:: SET TASK ::
List each line of the listing below that contains the word "which". Case counts.

>> begin INFORMATION SHOWN

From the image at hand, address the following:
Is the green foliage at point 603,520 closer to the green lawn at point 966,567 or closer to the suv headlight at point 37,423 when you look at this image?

>> end INFORMATION SHOWN
>> begin INFORMATION SHOWN

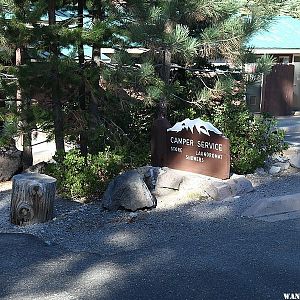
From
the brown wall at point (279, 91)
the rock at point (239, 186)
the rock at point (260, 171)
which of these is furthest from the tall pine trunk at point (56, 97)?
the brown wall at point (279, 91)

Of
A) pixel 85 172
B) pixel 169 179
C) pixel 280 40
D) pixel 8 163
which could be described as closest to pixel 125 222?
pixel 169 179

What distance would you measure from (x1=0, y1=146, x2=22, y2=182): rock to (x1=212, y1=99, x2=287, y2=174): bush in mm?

>> end INFORMATION SHOWN

:: PROBLEM SOLUTION ::
which of these is furthest from the tall pine trunk at point (56, 97)?
which could be described as closest to pixel 125 222?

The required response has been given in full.